Ich, Gorilla und der Affenstern
Inhaltsangabe:
Jonna lebt im Kinderheim. Eines schönen Tages kommt jemand, der sie adoptieren will. Sie entdeckt, dass ihre neue Mama eine Gorilladame ist, die ein klappriges altes Auto fährt. Nach ihrer anfänglichen Angst gewöhnt Jonna sich an ihr neues Leben mit Gorilla in der alten leerstehenden Fabrikhalle, in der sie zusammen Schrott zu Geld machen. Bald hat sie auch die etwas rauen Manieren ihrer Mutter liebgewonnen. Doch eines Tages taucht Tord auf und bedroht die traute Zweisamkeit.

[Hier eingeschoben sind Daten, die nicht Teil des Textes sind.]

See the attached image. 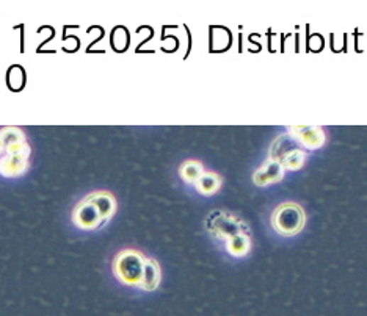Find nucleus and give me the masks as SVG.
Returning <instances> with one entry per match:
<instances>
[{
  "label": "nucleus",
  "mask_w": 367,
  "mask_h": 316,
  "mask_svg": "<svg viewBox=\"0 0 367 316\" xmlns=\"http://www.w3.org/2000/svg\"><path fill=\"white\" fill-rule=\"evenodd\" d=\"M116 208V199L110 191H93L77 202L71 220L82 230H96L104 227L115 216Z\"/></svg>",
  "instance_id": "nucleus-1"
},
{
  "label": "nucleus",
  "mask_w": 367,
  "mask_h": 316,
  "mask_svg": "<svg viewBox=\"0 0 367 316\" xmlns=\"http://www.w3.org/2000/svg\"><path fill=\"white\" fill-rule=\"evenodd\" d=\"M143 254L133 249H124L114 260V273L116 279L127 287H140L145 271Z\"/></svg>",
  "instance_id": "nucleus-2"
},
{
  "label": "nucleus",
  "mask_w": 367,
  "mask_h": 316,
  "mask_svg": "<svg viewBox=\"0 0 367 316\" xmlns=\"http://www.w3.org/2000/svg\"><path fill=\"white\" fill-rule=\"evenodd\" d=\"M306 222V215L303 208L294 202H286L275 208L272 215L273 229L283 237H294L302 232Z\"/></svg>",
  "instance_id": "nucleus-3"
},
{
  "label": "nucleus",
  "mask_w": 367,
  "mask_h": 316,
  "mask_svg": "<svg viewBox=\"0 0 367 316\" xmlns=\"http://www.w3.org/2000/svg\"><path fill=\"white\" fill-rule=\"evenodd\" d=\"M270 158L278 162L284 169L297 171L305 164L306 154L294 137L283 135L272 145Z\"/></svg>",
  "instance_id": "nucleus-4"
},
{
  "label": "nucleus",
  "mask_w": 367,
  "mask_h": 316,
  "mask_svg": "<svg viewBox=\"0 0 367 316\" xmlns=\"http://www.w3.org/2000/svg\"><path fill=\"white\" fill-rule=\"evenodd\" d=\"M206 227L214 237L226 239V242L237 235H242V233H250L248 227H246L242 220L224 212H214L212 215H209Z\"/></svg>",
  "instance_id": "nucleus-5"
},
{
  "label": "nucleus",
  "mask_w": 367,
  "mask_h": 316,
  "mask_svg": "<svg viewBox=\"0 0 367 316\" xmlns=\"http://www.w3.org/2000/svg\"><path fill=\"white\" fill-rule=\"evenodd\" d=\"M30 154H5L0 157V174L4 177L24 176L30 167Z\"/></svg>",
  "instance_id": "nucleus-6"
},
{
  "label": "nucleus",
  "mask_w": 367,
  "mask_h": 316,
  "mask_svg": "<svg viewBox=\"0 0 367 316\" xmlns=\"http://www.w3.org/2000/svg\"><path fill=\"white\" fill-rule=\"evenodd\" d=\"M289 132L294 135V138L298 141V145L302 147L319 149L324 146L325 142V133L320 127L297 125V127H289Z\"/></svg>",
  "instance_id": "nucleus-7"
},
{
  "label": "nucleus",
  "mask_w": 367,
  "mask_h": 316,
  "mask_svg": "<svg viewBox=\"0 0 367 316\" xmlns=\"http://www.w3.org/2000/svg\"><path fill=\"white\" fill-rule=\"evenodd\" d=\"M283 177H284V168L278 162L268 158V160L264 162V164H262V167L254 172L253 182L258 186H265V185L281 182Z\"/></svg>",
  "instance_id": "nucleus-8"
},
{
  "label": "nucleus",
  "mask_w": 367,
  "mask_h": 316,
  "mask_svg": "<svg viewBox=\"0 0 367 316\" xmlns=\"http://www.w3.org/2000/svg\"><path fill=\"white\" fill-rule=\"evenodd\" d=\"M160 268L157 265V261L153 259H146L145 261V271H143V279H141L140 288L145 291H154L157 290L160 283Z\"/></svg>",
  "instance_id": "nucleus-9"
},
{
  "label": "nucleus",
  "mask_w": 367,
  "mask_h": 316,
  "mask_svg": "<svg viewBox=\"0 0 367 316\" xmlns=\"http://www.w3.org/2000/svg\"><path fill=\"white\" fill-rule=\"evenodd\" d=\"M250 249H251L250 233H242V235H237L226 242V251L232 255V257H245V255L250 252Z\"/></svg>",
  "instance_id": "nucleus-10"
},
{
  "label": "nucleus",
  "mask_w": 367,
  "mask_h": 316,
  "mask_svg": "<svg viewBox=\"0 0 367 316\" xmlns=\"http://www.w3.org/2000/svg\"><path fill=\"white\" fill-rule=\"evenodd\" d=\"M203 174H204L203 164L197 160L184 162L181 164V168H179V176H181V179L185 184H190V185L197 184Z\"/></svg>",
  "instance_id": "nucleus-11"
},
{
  "label": "nucleus",
  "mask_w": 367,
  "mask_h": 316,
  "mask_svg": "<svg viewBox=\"0 0 367 316\" xmlns=\"http://www.w3.org/2000/svg\"><path fill=\"white\" fill-rule=\"evenodd\" d=\"M220 186H221V179H220V176H217L215 172H204L198 182L195 184L197 191L203 196L215 194L220 190Z\"/></svg>",
  "instance_id": "nucleus-12"
},
{
  "label": "nucleus",
  "mask_w": 367,
  "mask_h": 316,
  "mask_svg": "<svg viewBox=\"0 0 367 316\" xmlns=\"http://www.w3.org/2000/svg\"><path fill=\"white\" fill-rule=\"evenodd\" d=\"M0 138H2L5 149L21 145V142L27 141L26 135L22 133L19 129H14V127H13V129H4L2 132H0Z\"/></svg>",
  "instance_id": "nucleus-13"
},
{
  "label": "nucleus",
  "mask_w": 367,
  "mask_h": 316,
  "mask_svg": "<svg viewBox=\"0 0 367 316\" xmlns=\"http://www.w3.org/2000/svg\"><path fill=\"white\" fill-rule=\"evenodd\" d=\"M5 152V147H4V142H2V138H0V157H2V154Z\"/></svg>",
  "instance_id": "nucleus-14"
}]
</instances>
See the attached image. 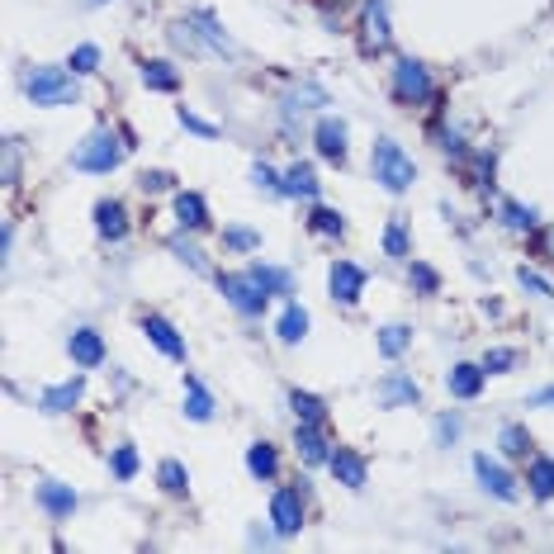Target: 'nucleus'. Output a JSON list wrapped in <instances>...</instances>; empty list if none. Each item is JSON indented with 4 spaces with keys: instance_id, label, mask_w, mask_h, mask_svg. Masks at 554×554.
I'll use <instances>...</instances> for the list:
<instances>
[{
    "instance_id": "1",
    "label": "nucleus",
    "mask_w": 554,
    "mask_h": 554,
    "mask_svg": "<svg viewBox=\"0 0 554 554\" xmlns=\"http://www.w3.org/2000/svg\"><path fill=\"white\" fill-rule=\"evenodd\" d=\"M370 171H375V180L389 190V195H403L412 180H417V166H412V157L394 143V138H379L375 143V152H370Z\"/></svg>"
},
{
    "instance_id": "2",
    "label": "nucleus",
    "mask_w": 554,
    "mask_h": 554,
    "mask_svg": "<svg viewBox=\"0 0 554 554\" xmlns=\"http://www.w3.org/2000/svg\"><path fill=\"white\" fill-rule=\"evenodd\" d=\"M128 138V133H124ZM119 133H109V128H100V133H90L86 143L76 147V157H72V166L76 171H90V176H109L119 161H124V152L133 143H124Z\"/></svg>"
},
{
    "instance_id": "3",
    "label": "nucleus",
    "mask_w": 554,
    "mask_h": 554,
    "mask_svg": "<svg viewBox=\"0 0 554 554\" xmlns=\"http://www.w3.org/2000/svg\"><path fill=\"white\" fill-rule=\"evenodd\" d=\"M24 95H29L34 105H53V109L81 100L72 72H62V67H34V72L24 76Z\"/></svg>"
},
{
    "instance_id": "4",
    "label": "nucleus",
    "mask_w": 554,
    "mask_h": 554,
    "mask_svg": "<svg viewBox=\"0 0 554 554\" xmlns=\"http://www.w3.org/2000/svg\"><path fill=\"white\" fill-rule=\"evenodd\" d=\"M394 100L398 105H431L436 100V81L417 57H398L394 62Z\"/></svg>"
},
{
    "instance_id": "5",
    "label": "nucleus",
    "mask_w": 554,
    "mask_h": 554,
    "mask_svg": "<svg viewBox=\"0 0 554 554\" xmlns=\"http://www.w3.org/2000/svg\"><path fill=\"white\" fill-rule=\"evenodd\" d=\"M218 289H223V299H228V304L237 308V313H247V318H256V313H261V308H266V289L256 285V275H218Z\"/></svg>"
},
{
    "instance_id": "6",
    "label": "nucleus",
    "mask_w": 554,
    "mask_h": 554,
    "mask_svg": "<svg viewBox=\"0 0 554 554\" xmlns=\"http://www.w3.org/2000/svg\"><path fill=\"white\" fill-rule=\"evenodd\" d=\"M270 526H275V536H294L304 526V493L299 488H275V498H270Z\"/></svg>"
},
{
    "instance_id": "7",
    "label": "nucleus",
    "mask_w": 554,
    "mask_h": 554,
    "mask_svg": "<svg viewBox=\"0 0 554 554\" xmlns=\"http://www.w3.org/2000/svg\"><path fill=\"white\" fill-rule=\"evenodd\" d=\"M474 479H479L483 493H493L498 502H517V479L498 465V460H488V455H474Z\"/></svg>"
},
{
    "instance_id": "8",
    "label": "nucleus",
    "mask_w": 554,
    "mask_h": 554,
    "mask_svg": "<svg viewBox=\"0 0 554 554\" xmlns=\"http://www.w3.org/2000/svg\"><path fill=\"white\" fill-rule=\"evenodd\" d=\"M365 280H370V275H365V270L356 266V261H337V266H332V275H327V285H332V299H337V304H360V294H365Z\"/></svg>"
},
{
    "instance_id": "9",
    "label": "nucleus",
    "mask_w": 554,
    "mask_h": 554,
    "mask_svg": "<svg viewBox=\"0 0 554 554\" xmlns=\"http://www.w3.org/2000/svg\"><path fill=\"white\" fill-rule=\"evenodd\" d=\"M365 48L384 53L389 48V0H365Z\"/></svg>"
},
{
    "instance_id": "10",
    "label": "nucleus",
    "mask_w": 554,
    "mask_h": 554,
    "mask_svg": "<svg viewBox=\"0 0 554 554\" xmlns=\"http://www.w3.org/2000/svg\"><path fill=\"white\" fill-rule=\"evenodd\" d=\"M143 332H147V341L157 346L161 356L185 360V341H180V332H176V327H171L166 318H161V313H147V318H143Z\"/></svg>"
},
{
    "instance_id": "11",
    "label": "nucleus",
    "mask_w": 554,
    "mask_h": 554,
    "mask_svg": "<svg viewBox=\"0 0 554 554\" xmlns=\"http://www.w3.org/2000/svg\"><path fill=\"white\" fill-rule=\"evenodd\" d=\"M67 351H72V360L81 365V370L105 365V341H100V332H90V327H76L72 341H67Z\"/></svg>"
},
{
    "instance_id": "12",
    "label": "nucleus",
    "mask_w": 554,
    "mask_h": 554,
    "mask_svg": "<svg viewBox=\"0 0 554 554\" xmlns=\"http://www.w3.org/2000/svg\"><path fill=\"white\" fill-rule=\"evenodd\" d=\"M38 502H43V512H48L53 521H67L76 512V493L67 488V483H53V479L38 483Z\"/></svg>"
},
{
    "instance_id": "13",
    "label": "nucleus",
    "mask_w": 554,
    "mask_h": 554,
    "mask_svg": "<svg viewBox=\"0 0 554 554\" xmlns=\"http://www.w3.org/2000/svg\"><path fill=\"white\" fill-rule=\"evenodd\" d=\"M313 143H318V157L327 161H346V124L341 119H322L318 128H313Z\"/></svg>"
},
{
    "instance_id": "14",
    "label": "nucleus",
    "mask_w": 554,
    "mask_h": 554,
    "mask_svg": "<svg viewBox=\"0 0 554 554\" xmlns=\"http://www.w3.org/2000/svg\"><path fill=\"white\" fill-rule=\"evenodd\" d=\"M483 365H469V360H460V365H450V375H446V389L455 398H479L483 394Z\"/></svg>"
},
{
    "instance_id": "15",
    "label": "nucleus",
    "mask_w": 554,
    "mask_h": 554,
    "mask_svg": "<svg viewBox=\"0 0 554 554\" xmlns=\"http://www.w3.org/2000/svg\"><path fill=\"white\" fill-rule=\"evenodd\" d=\"M95 228H100V237H109V242H124L128 237V214L119 199H100L95 204Z\"/></svg>"
},
{
    "instance_id": "16",
    "label": "nucleus",
    "mask_w": 554,
    "mask_h": 554,
    "mask_svg": "<svg viewBox=\"0 0 554 554\" xmlns=\"http://www.w3.org/2000/svg\"><path fill=\"white\" fill-rule=\"evenodd\" d=\"M176 223L185 233H199V228H209V204L195 195V190H180L176 195Z\"/></svg>"
},
{
    "instance_id": "17",
    "label": "nucleus",
    "mask_w": 554,
    "mask_h": 554,
    "mask_svg": "<svg viewBox=\"0 0 554 554\" xmlns=\"http://www.w3.org/2000/svg\"><path fill=\"white\" fill-rule=\"evenodd\" d=\"M294 446H299V455H304L308 465H327V460H332V446H327V436L318 431V422H299Z\"/></svg>"
},
{
    "instance_id": "18",
    "label": "nucleus",
    "mask_w": 554,
    "mask_h": 554,
    "mask_svg": "<svg viewBox=\"0 0 554 554\" xmlns=\"http://www.w3.org/2000/svg\"><path fill=\"white\" fill-rule=\"evenodd\" d=\"M327 469L337 474V483H346V488H365V460H360L356 450H332V460H327Z\"/></svg>"
},
{
    "instance_id": "19",
    "label": "nucleus",
    "mask_w": 554,
    "mask_h": 554,
    "mask_svg": "<svg viewBox=\"0 0 554 554\" xmlns=\"http://www.w3.org/2000/svg\"><path fill=\"white\" fill-rule=\"evenodd\" d=\"M190 24H195V34H199V43H204V48H214V53H233V38L218 29V19L209 15V10H195V15H190Z\"/></svg>"
},
{
    "instance_id": "20",
    "label": "nucleus",
    "mask_w": 554,
    "mask_h": 554,
    "mask_svg": "<svg viewBox=\"0 0 554 554\" xmlns=\"http://www.w3.org/2000/svg\"><path fill=\"white\" fill-rule=\"evenodd\" d=\"M526 488H531V498H540V502L554 498V460L550 455H536V460H531V469H526Z\"/></svg>"
},
{
    "instance_id": "21",
    "label": "nucleus",
    "mask_w": 554,
    "mask_h": 554,
    "mask_svg": "<svg viewBox=\"0 0 554 554\" xmlns=\"http://www.w3.org/2000/svg\"><path fill=\"white\" fill-rule=\"evenodd\" d=\"M318 185L322 180L313 176L308 161H294V166L285 171V195H294V199H318Z\"/></svg>"
},
{
    "instance_id": "22",
    "label": "nucleus",
    "mask_w": 554,
    "mask_h": 554,
    "mask_svg": "<svg viewBox=\"0 0 554 554\" xmlns=\"http://www.w3.org/2000/svg\"><path fill=\"white\" fill-rule=\"evenodd\" d=\"M185 417L190 422H209L214 417V398H209V389L195 375H185Z\"/></svg>"
},
{
    "instance_id": "23",
    "label": "nucleus",
    "mask_w": 554,
    "mask_h": 554,
    "mask_svg": "<svg viewBox=\"0 0 554 554\" xmlns=\"http://www.w3.org/2000/svg\"><path fill=\"white\" fill-rule=\"evenodd\" d=\"M81 389H86V379H67V384L48 389L38 403H43V412H72L76 403H81Z\"/></svg>"
},
{
    "instance_id": "24",
    "label": "nucleus",
    "mask_w": 554,
    "mask_h": 554,
    "mask_svg": "<svg viewBox=\"0 0 554 554\" xmlns=\"http://www.w3.org/2000/svg\"><path fill=\"white\" fill-rule=\"evenodd\" d=\"M143 86L147 90H161V95H171V90H180V72L171 67V62L152 57V62H143Z\"/></svg>"
},
{
    "instance_id": "25",
    "label": "nucleus",
    "mask_w": 554,
    "mask_h": 554,
    "mask_svg": "<svg viewBox=\"0 0 554 554\" xmlns=\"http://www.w3.org/2000/svg\"><path fill=\"white\" fill-rule=\"evenodd\" d=\"M280 105H285V114L294 119V114H304V109L327 105V90H322V86H313V81H304V86H294V90H289V95L280 100Z\"/></svg>"
},
{
    "instance_id": "26",
    "label": "nucleus",
    "mask_w": 554,
    "mask_h": 554,
    "mask_svg": "<svg viewBox=\"0 0 554 554\" xmlns=\"http://www.w3.org/2000/svg\"><path fill=\"white\" fill-rule=\"evenodd\" d=\"M275 337L285 341V346H294V341L308 337V313L299 304H285V313H280V322H275Z\"/></svg>"
},
{
    "instance_id": "27",
    "label": "nucleus",
    "mask_w": 554,
    "mask_h": 554,
    "mask_svg": "<svg viewBox=\"0 0 554 554\" xmlns=\"http://www.w3.org/2000/svg\"><path fill=\"white\" fill-rule=\"evenodd\" d=\"M157 483H161V493H171V498H185V493H190V469L180 465V460H161Z\"/></svg>"
},
{
    "instance_id": "28",
    "label": "nucleus",
    "mask_w": 554,
    "mask_h": 554,
    "mask_svg": "<svg viewBox=\"0 0 554 554\" xmlns=\"http://www.w3.org/2000/svg\"><path fill=\"white\" fill-rule=\"evenodd\" d=\"M247 469L256 474V479H275V474H280V455H275V446H266V441L247 446Z\"/></svg>"
},
{
    "instance_id": "29",
    "label": "nucleus",
    "mask_w": 554,
    "mask_h": 554,
    "mask_svg": "<svg viewBox=\"0 0 554 554\" xmlns=\"http://www.w3.org/2000/svg\"><path fill=\"white\" fill-rule=\"evenodd\" d=\"M408 341H412V327H403V322H389L384 332H379V356H403L408 351Z\"/></svg>"
},
{
    "instance_id": "30",
    "label": "nucleus",
    "mask_w": 554,
    "mask_h": 554,
    "mask_svg": "<svg viewBox=\"0 0 554 554\" xmlns=\"http://www.w3.org/2000/svg\"><path fill=\"white\" fill-rule=\"evenodd\" d=\"M502 223H507L512 233H531V228H536V209H531V204H517V199H502Z\"/></svg>"
},
{
    "instance_id": "31",
    "label": "nucleus",
    "mask_w": 554,
    "mask_h": 554,
    "mask_svg": "<svg viewBox=\"0 0 554 554\" xmlns=\"http://www.w3.org/2000/svg\"><path fill=\"white\" fill-rule=\"evenodd\" d=\"M308 233H318V237H341L346 233V223H341L337 209H327V204H318L313 214H308Z\"/></svg>"
},
{
    "instance_id": "32",
    "label": "nucleus",
    "mask_w": 554,
    "mask_h": 554,
    "mask_svg": "<svg viewBox=\"0 0 554 554\" xmlns=\"http://www.w3.org/2000/svg\"><path fill=\"white\" fill-rule=\"evenodd\" d=\"M289 408H294V417H299V422H318V427H322V417H327V403H322V398H313V394H299V389L289 394Z\"/></svg>"
},
{
    "instance_id": "33",
    "label": "nucleus",
    "mask_w": 554,
    "mask_h": 554,
    "mask_svg": "<svg viewBox=\"0 0 554 554\" xmlns=\"http://www.w3.org/2000/svg\"><path fill=\"white\" fill-rule=\"evenodd\" d=\"M251 275H256V285L266 289V294H289V289H294V280H289V270H275V266H251Z\"/></svg>"
},
{
    "instance_id": "34",
    "label": "nucleus",
    "mask_w": 554,
    "mask_h": 554,
    "mask_svg": "<svg viewBox=\"0 0 554 554\" xmlns=\"http://www.w3.org/2000/svg\"><path fill=\"white\" fill-rule=\"evenodd\" d=\"M417 398H422V389H417L408 375H389V379H384V403H417Z\"/></svg>"
},
{
    "instance_id": "35",
    "label": "nucleus",
    "mask_w": 554,
    "mask_h": 554,
    "mask_svg": "<svg viewBox=\"0 0 554 554\" xmlns=\"http://www.w3.org/2000/svg\"><path fill=\"white\" fill-rule=\"evenodd\" d=\"M384 251H389V256H394V261H408L412 256V242H408V228H403V223H389V228H384Z\"/></svg>"
},
{
    "instance_id": "36",
    "label": "nucleus",
    "mask_w": 554,
    "mask_h": 554,
    "mask_svg": "<svg viewBox=\"0 0 554 554\" xmlns=\"http://www.w3.org/2000/svg\"><path fill=\"white\" fill-rule=\"evenodd\" d=\"M498 446H502V455H507V460H521V455L531 450V436H526V427H502Z\"/></svg>"
},
{
    "instance_id": "37",
    "label": "nucleus",
    "mask_w": 554,
    "mask_h": 554,
    "mask_svg": "<svg viewBox=\"0 0 554 554\" xmlns=\"http://www.w3.org/2000/svg\"><path fill=\"white\" fill-rule=\"evenodd\" d=\"M72 72H76V76L100 72V48H95V43H81V48L72 53Z\"/></svg>"
},
{
    "instance_id": "38",
    "label": "nucleus",
    "mask_w": 554,
    "mask_h": 554,
    "mask_svg": "<svg viewBox=\"0 0 554 554\" xmlns=\"http://www.w3.org/2000/svg\"><path fill=\"white\" fill-rule=\"evenodd\" d=\"M166 247L176 251V256H180V261H185V266H190V270H209V261H204V251H199V247H190L185 237H171Z\"/></svg>"
},
{
    "instance_id": "39",
    "label": "nucleus",
    "mask_w": 554,
    "mask_h": 554,
    "mask_svg": "<svg viewBox=\"0 0 554 554\" xmlns=\"http://www.w3.org/2000/svg\"><path fill=\"white\" fill-rule=\"evenodd\" d=\"M109 465H114V479H133V474H138V450H133V446H119Z\"/></svg>"
},
{
    "instance_id": "40",
    "label": "nucleus",
    "mask_w": 554,
    "mask_h": 554,
    "mask_svg": "<svg viewBox=\"0 0 554 554\" xmlns=\"http://www.w3.org/2000/svg\"><path fill=\"white\" fill-rule=\"evenodd\" d=\"M517 285L526 289V294H540V299H554V289H550V280H545V275H536V270H526L521 266L517 270Z\"/></svg>"
},
{
    "instance_id": "41",
    "label": "nucleus",
    "mask_w": 554,
    "mask_h": 554,
    "mask_svg": "<svg viewBox=\"0 0 554 554\" xmlns=\"http://www.w3.org/2000/svg\"><path fill=\"white\" fill-rule=\"evenodd\" d=\"M512 365H517V351H507V346H498V351L483 356V370H488V375H507Z\"/></svg>"
},
{
    "instance_id": "42",
    "label": "nucleus",
    "mask_w": 554,
    "mask_h": 554,
    "mask_svg": "<svg viewBox=\"0 0 554 554\" xmlns=\"http://www.w3.org/2000/svg\"><path fill=\"white\" fill-rule=\"evenodd\" d=\"M223 242H228L233 251H256V247H261V233H251V228H228Z\"/></svg>"
},
{
    "instance_id": "43",
    "label": "nucleus",
    "mask_w": 554,
    "mask_h": 554,
    "mask_svg": "<svg viewBox=\"0 0 554 554\" xmlns=\"http://www.w3.org/2000/svg\"><path fill=\"white\" fill-rule=\"evenodd\" d=\"M251 176H256V185H261V190H270V195H285V176H275L266 161H256V171H251Z\"/></svg>"
},
{
    "instance_id": "44",
    "label": "nucleus",
    "mask_w": 554,
    "mask_h": 554,
    "mask_svg": "<svg viewBox=\"0 0 554 554\" xmlns=\"http://www.w3.org/2000/svg\"><path fill=\"white\" fill-rule=\"evenodd\" d=\"M436 147H446V152H455V157H469V152H465V138H460L455 128H436Z\"/></svg>"
},
{
    "instance_id": "45",
    "label": "nucleus",
    "mask_w": 554,
    "mask_h": 554,
    "mask_svg": "<svg viewBox=\"0 0 554 554\" xmlns=\"http://www.w3.org/2000/svg\"><path fill=\"white\" fill-rule=\"evenodd\" d=\"M412 285L422 289V294H436L441 280H436V270H431V266H412Z\"/></svg>"
},
{
    "instance_id": "46",
    "label": "nucleus",
    "mask_w": 554,
    "mask_h": 554,
    "mask_svg": "<svg viewBox=\"0 0 554 554\" xmlns=\"http://www.w3.org/2000/svg\"><path fill=\"white\" fill-rule=\"evenodd\" d=\"M180 124L190 128V133H199V138H218V128H214V124H204V119H195L190 109H180Z\"/></svg>"
},
{
    "instance_id": "47",
    "label": "nucleus",
    "mask_w": 554,
    "mask_h": 554,
    "mask_svg": "<svg viewBox=\"0 0 554 554\" xmlns=\"http://www.w3.org/2000/svg\"><path fill=\"white\" fill-rule=\"evenodd\" d=\"M19 180V147H15V138L5 143V185H15Z\"/></svg>"
},
{
    "instance_id": "48",
    "label": "nucleus",
    "mask_w": 554,
    "mask_h": 554,
    "mask_svg": "<svg viewBox=\"0 0 554 554\" xmlns=\"http://www.w3.org/2000/svg\"><path fill=\"white\" fill-rule=\"evenodd\" d=\"M455 436H460V417H441V422H436V441H455Z\"/></svg>"
},
{
    "instance_id": "49",
    "label": "nucleus",
    "mask_w": 554,
    "mask_h": 554,
    "mask_svg": "<svg viewBox=\"0 0 554 554\" xmlns=\"http://www.w3.org/2000/svg\"><path fill=\"white\" fill-rule=\"evenodd\" d=\"M536 251L545 256V261H554V223H550V228H545V233L536 237Z\"/></svg>"
},
{
    "instance_id": "50",
    "label": "nucleus",
    "mask_w": 554,
    "mask_h": 554,
    "mask_svg": "<svg viewBox=\"0 0 554 554\" xmlns=\"http://www.w3.org/2000/svg\"><path fill=\"white\" fill-rule=\"evenodd\" d=\"M143 190H171V176H166V171H147Z\"/></svg>"
},
{
    "instance_id": "51",
    "label": "nucleus",
    "mask_w": 554,
    "mask_h": 554,
    "mask_svg": "<svg viewBox=\"0 0 554 554\" xmlns=\"http://www.w3.org/2000/svg\"><path fill=\"white\" fill-rule=\"evenodd\" d=\"M536 403H554V384H550V389H540V394H536Z\"/></svg>"
},
{
    "instance_id": "52",
    "label": "nucleus",
    "mask_w": 554,
    "mask_h": 554,
    "mask_svg": "<svg viewBox=\"0 0 554 554\" xmlns=\"http://www.w3.org/2000/svg\"><path fill=\"white\" fill-rule=\"evenodd\" d=\"M86 5H100V0H86Z\"/></svg>"
}]
</instances>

Herausgeben von: Université Sorbonne Paris Nord

Beurteilung:
Die neunjährige Jonna lebt im Waisenhaus Rainfarn, in dem strikte Ordnung und Sauberkeit herrschen. Wie alle anderen Kinder träumt sie davon, von einer adretten Mama und einem lieben Papa adoptiert zu werden. Doch in Wirklichkeit kommt ein Gorilla in einem klapprigen Auto angefahren. Eine komische, riesige, haarige, schmuddelige Gorilladame, die in einer alten Fabrikhalle wohnt und ihren Lebensunterhalt mit Schrotthandel verdient. Und dennoch entwickeln die beiden nach diesem wenig verheißungsvollen Start nach und nach eine teife Zuneigung zueinander. Und man verfolgt diese behutsame Annäherung mit einem Lächeln und sorgt sich, als der skrupellose Tord, der es auf Gorillas Grundstück abgesehen hat, dieses frisch errungene Glück zerstören will. Ein lustiger kleiner Roman, der direkt zum Herzen spricht. [Emmanuelle Kabala in La Revue des livres pour enfants].